ATE premium rotors going on the front but undecided on the pads. 

I run HPS on my mk3 vr6, and I would say I'm happy with them except for maybe their cold bite. Anyone have experience with both HPS and R4-S pads? Or another pad they'd recommend over both of those? Dust is also of concern, I don't get to wash my car too often.

Thanks. :beer:


----------



## Pf3il (Dec 28, 2004)

also seeing positive reviews of the Carbotech Bobcats in this class of pads.


----------



## dkvw92 (Feb 21, 2002)

i want to hear some feedback too. just burnt up my front brakes at a track day. free session at the end is not a good idea for a person with little self control. anyways MkII 16v 10.1, same as above autocross with one or two track days a year.


----------



## KG18t (Aug 9, 2006)

If you're actually driving hard, you can cook a set of HPS on track. HP+ are a bit more heat tolerant.

concern over cold-bite is overrated... HP+ and/or Blues in the winter is fun, nothing like a 1-2 second delay before brakes.


----------



## aladro (Apr 21, 2007)

Pf3il said:


> also seeing positive reviews of the Carbotech Bobcats in this class of pads.


Carbotech bobcats get 2 big thumbs down from me. Their manufacturing is garbage. Once they learn how to make pad that fit properly and not float around in the carriers then maybe I'll consider buying them again.
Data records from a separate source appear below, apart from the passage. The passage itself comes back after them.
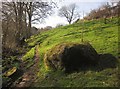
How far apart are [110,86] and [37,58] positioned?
375 inches

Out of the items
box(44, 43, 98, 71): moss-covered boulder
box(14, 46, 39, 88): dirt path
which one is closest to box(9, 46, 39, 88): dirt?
box(14, 46, 39, 88): dirt path

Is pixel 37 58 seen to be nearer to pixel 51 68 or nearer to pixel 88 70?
pixel 51 68

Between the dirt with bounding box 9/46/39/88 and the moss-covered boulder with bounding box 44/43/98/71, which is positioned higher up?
the moss-covered boulder with bounding box 44/43/98/71

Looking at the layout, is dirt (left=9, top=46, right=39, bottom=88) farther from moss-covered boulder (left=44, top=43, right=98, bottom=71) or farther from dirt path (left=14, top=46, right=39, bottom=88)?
moss-covered boulder (left=44, top=43, right=98, bottom=71)

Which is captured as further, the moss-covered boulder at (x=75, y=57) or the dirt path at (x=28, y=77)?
the dirt path at (x=28, y=77)

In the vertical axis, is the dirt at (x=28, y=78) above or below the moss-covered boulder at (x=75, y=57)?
below

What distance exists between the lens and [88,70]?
14242 mm

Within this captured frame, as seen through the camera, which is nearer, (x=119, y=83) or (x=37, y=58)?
(x=119, y=83)

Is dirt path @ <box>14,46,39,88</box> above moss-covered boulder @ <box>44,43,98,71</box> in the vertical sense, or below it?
below

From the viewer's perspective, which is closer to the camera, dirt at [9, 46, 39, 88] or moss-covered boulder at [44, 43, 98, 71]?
moss-covered boulder at [44, 43, 98, 71]

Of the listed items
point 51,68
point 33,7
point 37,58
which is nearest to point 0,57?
point 37,58

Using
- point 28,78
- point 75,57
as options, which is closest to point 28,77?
point 28,78

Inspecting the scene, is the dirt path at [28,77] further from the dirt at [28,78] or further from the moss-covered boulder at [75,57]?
the moss-covered boulder at [75,57]

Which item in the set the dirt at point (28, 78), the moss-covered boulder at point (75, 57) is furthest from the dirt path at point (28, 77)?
the moss-covered boulder at point (75, 57)
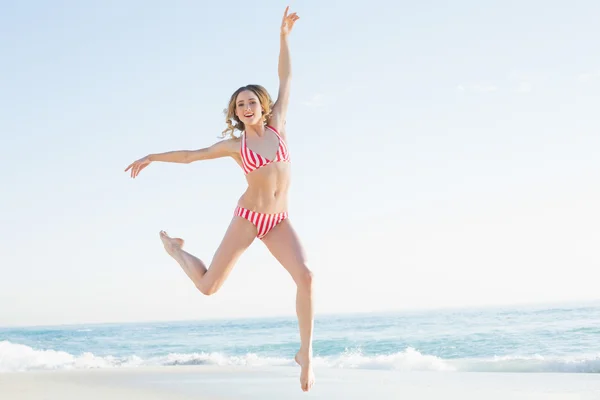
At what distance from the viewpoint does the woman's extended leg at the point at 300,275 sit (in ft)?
15.6

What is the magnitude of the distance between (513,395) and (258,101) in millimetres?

After reading all the positive review I bought at set for my MKV GTI and my father's 08 Impreza. The backing plate's size was slightly smaller then OEM. As a result they floated in the carriers and shifted back and forth causing a clunk. Needless to say, the carbotech pads back in their boxes in the basement.


----------



## loudgli (Aug 3, 2005)

R4-S pads for me.

Ive ran them on 3 different vehicles. 

MK4 GLI f+r
MK5 GTI f+r stock. and now 6 piston brembo fronts
Acura DC2 Integra f+r

I love them. Best pads Ive ever ran.

Zero complaints. 

-They stop very well. Have never experienced any fade on aggressive street driving. 
-Ive never had them make a noise/squeek regardless of ambient temp or brake temp
-Dust very little for an aggressive pad.

Now I havent auto x'd any of these cars with these pads but I dont see them not being able to handle it. 

$.02


----------



## GTIRACER2.0t (Aug 23, 2000)

I have to say Im not too happy with Hawk HPS. But it might be an apples to oranges comparison. On my mk3 I had DS2500 and they were awesome. 20 min track sessions didnt fade them and on the street they were very good. Very dusty though.
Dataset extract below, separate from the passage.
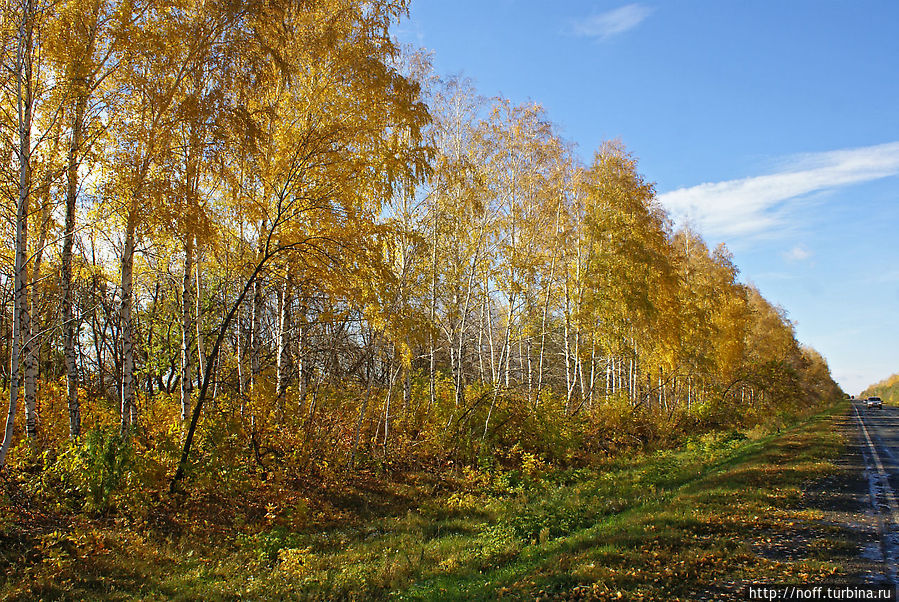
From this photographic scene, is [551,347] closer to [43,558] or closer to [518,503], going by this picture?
[518,503]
On my mk4 I always had stock pads so i just expected sub par performance. But I recently switch to TT front brakes with HPS pads. I have to say after bed in they just dont seem that good. Initial bite on hard stops seems weak. 

I say it an apples to orange comparrison because Its a heavier car with less aggressive pad.

Im thinking about EBC Reds now. The HPS didnt seem much different from the stock pads.:thumbdown:


----------



## Pf3il (Dec 28, 2004)

i ended up going with the hawks. i think i'll go with the porterfields next time around though.


----------